╔══
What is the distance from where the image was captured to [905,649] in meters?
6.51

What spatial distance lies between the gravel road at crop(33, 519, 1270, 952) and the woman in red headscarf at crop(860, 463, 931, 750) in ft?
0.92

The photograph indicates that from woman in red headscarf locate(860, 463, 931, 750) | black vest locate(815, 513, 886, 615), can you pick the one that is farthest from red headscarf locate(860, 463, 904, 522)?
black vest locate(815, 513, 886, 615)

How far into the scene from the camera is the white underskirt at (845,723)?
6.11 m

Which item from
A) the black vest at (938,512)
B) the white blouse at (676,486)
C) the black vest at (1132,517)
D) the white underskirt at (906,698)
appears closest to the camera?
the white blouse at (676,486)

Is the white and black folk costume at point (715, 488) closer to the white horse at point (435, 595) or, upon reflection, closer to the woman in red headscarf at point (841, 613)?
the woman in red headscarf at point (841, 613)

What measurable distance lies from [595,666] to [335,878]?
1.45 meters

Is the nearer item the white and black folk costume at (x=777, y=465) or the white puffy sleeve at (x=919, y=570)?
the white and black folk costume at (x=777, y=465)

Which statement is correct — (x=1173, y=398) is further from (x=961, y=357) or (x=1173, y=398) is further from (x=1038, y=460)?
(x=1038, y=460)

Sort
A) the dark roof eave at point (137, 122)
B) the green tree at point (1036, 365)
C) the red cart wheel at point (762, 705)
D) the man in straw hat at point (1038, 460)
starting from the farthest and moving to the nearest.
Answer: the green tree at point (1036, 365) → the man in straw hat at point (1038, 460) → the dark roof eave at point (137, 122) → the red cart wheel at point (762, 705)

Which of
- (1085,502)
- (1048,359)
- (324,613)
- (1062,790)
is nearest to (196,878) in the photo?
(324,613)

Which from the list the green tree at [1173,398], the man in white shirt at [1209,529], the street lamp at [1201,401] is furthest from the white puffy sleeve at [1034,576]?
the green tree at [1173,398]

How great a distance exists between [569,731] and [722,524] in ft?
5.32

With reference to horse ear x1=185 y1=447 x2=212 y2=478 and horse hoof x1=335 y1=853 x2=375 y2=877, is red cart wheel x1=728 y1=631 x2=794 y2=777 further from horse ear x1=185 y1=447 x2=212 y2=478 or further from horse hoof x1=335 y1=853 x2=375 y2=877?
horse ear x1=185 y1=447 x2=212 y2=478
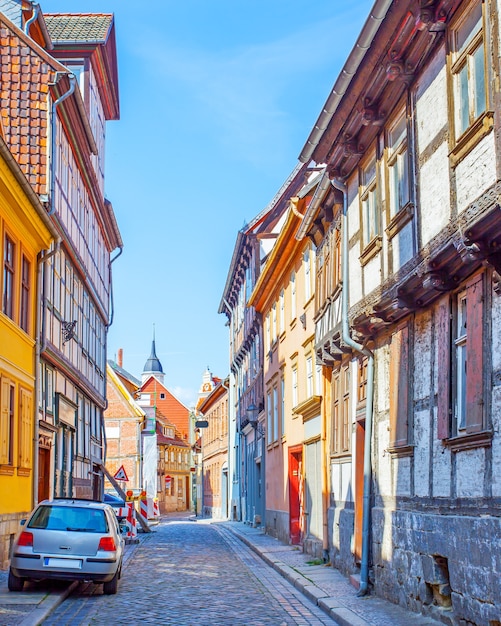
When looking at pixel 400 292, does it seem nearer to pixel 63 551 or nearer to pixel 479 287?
pixel 479 287

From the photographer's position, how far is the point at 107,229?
33.4 meters

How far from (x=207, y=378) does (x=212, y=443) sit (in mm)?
36189

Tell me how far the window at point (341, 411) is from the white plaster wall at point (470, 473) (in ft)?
21.6

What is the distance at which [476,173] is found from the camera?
29.7 feet

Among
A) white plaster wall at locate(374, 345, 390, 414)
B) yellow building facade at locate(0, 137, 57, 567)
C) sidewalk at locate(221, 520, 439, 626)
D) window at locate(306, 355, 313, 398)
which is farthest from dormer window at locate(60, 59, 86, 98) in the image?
white plaster wall at locate(374, 345, 390, 414)

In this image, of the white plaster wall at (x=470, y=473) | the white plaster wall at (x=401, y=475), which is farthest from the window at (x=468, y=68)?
the white plaster wall at (x=401, y=475)

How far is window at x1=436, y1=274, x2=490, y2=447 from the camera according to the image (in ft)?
29.6

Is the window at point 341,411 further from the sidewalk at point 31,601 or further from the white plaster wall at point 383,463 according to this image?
the sidewalk at point 31,601

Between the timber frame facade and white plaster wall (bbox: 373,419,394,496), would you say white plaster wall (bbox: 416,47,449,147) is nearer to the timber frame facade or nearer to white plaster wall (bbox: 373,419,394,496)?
the timber frame facade

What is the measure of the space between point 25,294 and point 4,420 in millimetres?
3062

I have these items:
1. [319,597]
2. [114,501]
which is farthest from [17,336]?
[114,501]

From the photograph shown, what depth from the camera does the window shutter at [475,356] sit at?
898cm

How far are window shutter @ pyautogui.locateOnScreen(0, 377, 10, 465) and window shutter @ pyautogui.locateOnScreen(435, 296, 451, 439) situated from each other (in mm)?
8758

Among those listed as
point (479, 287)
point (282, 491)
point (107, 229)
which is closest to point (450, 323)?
point (479, 287)
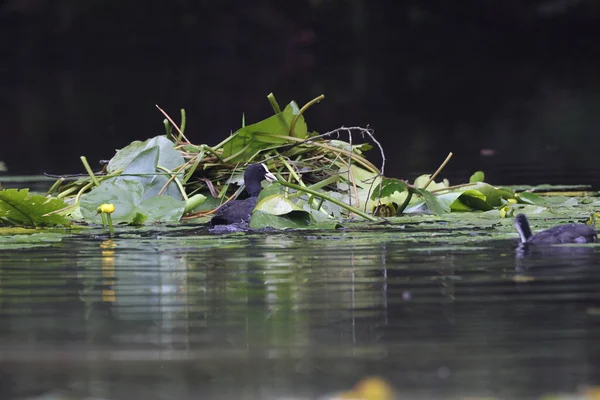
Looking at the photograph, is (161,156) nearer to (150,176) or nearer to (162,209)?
(150,176)

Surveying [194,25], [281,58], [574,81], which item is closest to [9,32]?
[194,25]

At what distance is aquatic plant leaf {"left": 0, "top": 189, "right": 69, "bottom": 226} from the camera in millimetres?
7738

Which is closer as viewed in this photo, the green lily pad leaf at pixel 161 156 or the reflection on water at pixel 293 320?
the reflection on water at pixel 293 320

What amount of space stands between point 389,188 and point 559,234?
1.63 m

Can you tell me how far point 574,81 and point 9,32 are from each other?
16.7 m

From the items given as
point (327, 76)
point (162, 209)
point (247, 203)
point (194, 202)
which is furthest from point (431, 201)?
point (327, 76)

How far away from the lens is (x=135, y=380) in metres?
4.09

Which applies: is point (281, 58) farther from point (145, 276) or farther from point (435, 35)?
point (145, 276)

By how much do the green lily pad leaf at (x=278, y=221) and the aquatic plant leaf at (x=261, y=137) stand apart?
4.12ft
╚══
(Work required) Without the pictures, extract every entry verbatim.

(Task response)
What is the distance from where the image was captured to [905,649] in meters?
6.51

What spatial distance lies between the gravel road at crop(33, 519, 1270, 952) and the woman in red headscarf at crop(860, 463, 931, 750) in ft?
0.92

The photograph indicates that from woman in red headscarf locate(860, 463, 931, 750) | black vest locate(815, 513, 886, 615), can you pick the one that is farthest from red headscarf locate(860, 463, 904, 522)?
black vest locate(815, 513, 886, 615)

How far into the scene from the camera is the white underskirt at (845,723)?
6.11 m

Which item from
A) the black vest at (938,512)
B) the white blouse at (676,486)
C) the black vest at (1132,517)
D) the white underskirt at (906,698)
appears closest to the camera?
the white blouse at (676,486)

Is the white and black folk costume at point (715, 488) closer to the white horse at point (435, 595) or, upon reflection, closer to the woman in red headscarf at point (841, 613)?
the woman in red headscarf at point (841, 613)

What measurable distance lies from [595,666] to [335,878]?
1.45 meters

Is the nearer item the white and black folk costume at (x=777, y=465) or the white puffy sleeve at (x=919, y=570)?
the white and black folk costume at (x=777, y=465)

Which statement is correct — (x=1173, y=398) is further from (x=961, y=357) or (x=1173, y=398) is further from (x=1038, y=460)?
(x=1038, y=460)

Sort
A) the dark roof eave at point (137, 122)
B) the green tree at point (1036, 365)
C) the red cart wheel at point (762, 705)
D) the man in straw hat at point (1038, 460)
starting from the farthest and moving to the nearest.
Answer: the green tree at point (1036, 365) → the man in straw hat at point (1038, 460) → the dark roof eave at point (137, 122) → the red cart wheel at point (762, 705)

Which of
- (1085,502)
- (1048,359)
- (324,613)
- (1062,790)
is nearest to (196,878) in the photo?
(324,613)

Which from the list the green tree at [1173,398], the man in white shirt at [1209,529], the street lamp at [1201,401] is furthest from the white puffy sleeve at [1034,576]?
the green tree at [1173,398]

How great a distance exists between [569,731] and [722,524] in ft?
5.32

With reference to horse ear x1=185 y1=447 x2=212 y2=478 and horse hoof x1=335 y1=853 x2=375 y2=877, is red cart wheel x1=728 y1=631 x2=794 y2=777 further from horse ear x1=185 y1=447 x2=212 y2=478 or further from horse hoof x1=335 y1=853 x2=375 y2=877?
horse ear x1=185 y1=447 x2=212 y2=478
When looking at pixel 400 292, does it seem nearer to pixel 63 551 or nearer to pixel 479 287?
pixel 479 287

From the photographer's position, how far is the point at 107,229?
33.4 meters

How far from (x=207, y=378) does (x=212, y=443) sit (in mm)?
36189

Tell me how far the window at point (341, 411) is from the white plaster wall at point (470, 473) (in ft)?
21.6

What is the distance at which [476,173] is found from the camera?
29.7 feet

Among
A) white plaster wall at locate(374, 345, 390, 414)
B) yellow building facade at locate(0, 137, 57, 567)
C) sidewalk at locate(221, 520, 439, 626)
D) window at locate(306, 355, 313, 398)
which is farthest from dormer window at locate(60, 59, 86, 98) in the image?
white plaster wall at locate(374, 345, 390, 414)

In this image, of the white plaster wall at (x=470, y=473) | the white plaster wall at (x=401, y=475), which is farthest from the window at (x=468, y=68)?
the white plaster wall at (x=401, y=475)

How far is window at x1=436, y1=274, x2=490, y2=447 from the camera according to the image (in ft)?
29.6

Is the window at point 341,411 further from the sidewalk at point 31,601 or further from the white plaster wall at point 383,463 according to this image?
the sidewalk at point 31,601

Between the timber frame facade and white plaster wall (bbox: 373,419,394,496), would you say white plaster wall (bbox: 416,47,449,147) is nearer to the timber frame facade or nearer to white plaster wall (bbox: 373,419,394,496)?
the timber frame facade

What is the measure of the space between point 25,294 and point 4,420 in millimetres?
3062

I have these items:
1. [319,597]
2. [114,501]
which is farthest from [17,336]?
[114,501]

From the photograph shown, what depth from the camera does the window shutter at [475,356] sit at?
898cm

How far are window shutter @ pyautogui.locateOnScreen(0, 377, 10, 465) and window shutter @ pyautogui.locateOnScreen(435, 296, 451, 439) situated from each other (in mm)?
8758

Among those listed as
point (479, 287)
point (282, 491)
point (107, 229)
which is closest to point (450, 323)?
point (479, 287)
Looking at the photograph, is (161,156) nearer to (150,176) or nearer to (162,209)?
(150,176)

Surveying [194,25], [281,58], [574,81], which item is closest to [9,32]?
[194,25]

At what distance is aquatic plant leaf {"left": 0, "top": 189, "right": 69, "bottom": 226} from the camera in millimetres?
7738

Which is closer as viewed in this photo, the green lily pad leaf at pixel 161 156 or the reflection on water at pixel 293 320?
the reflection on water at pixel 293 320

What amount of space stands between point 389,188 and point 559,234?
1.63 m

Can you tell me how far point 574,81 and point 9,32 are from each other?
16.7 m

From the items given as
point (327, 76)
point (162, 209)
point (247, 203)
point (194, 202)
which is furthest from point (431, 201)?
point (327, 76)

How far away from the lens is (x=135, y=380) in metres?
4.09

Which applies: is point (281, 58) farther from point (145, 276) or farther from point (435, 35)?
point (145, 276)

By how much do the green lily pad leaf at (x=278, y=221) and the aquatic plant leaf at (x=261, y=137) stand apart?
4.12ft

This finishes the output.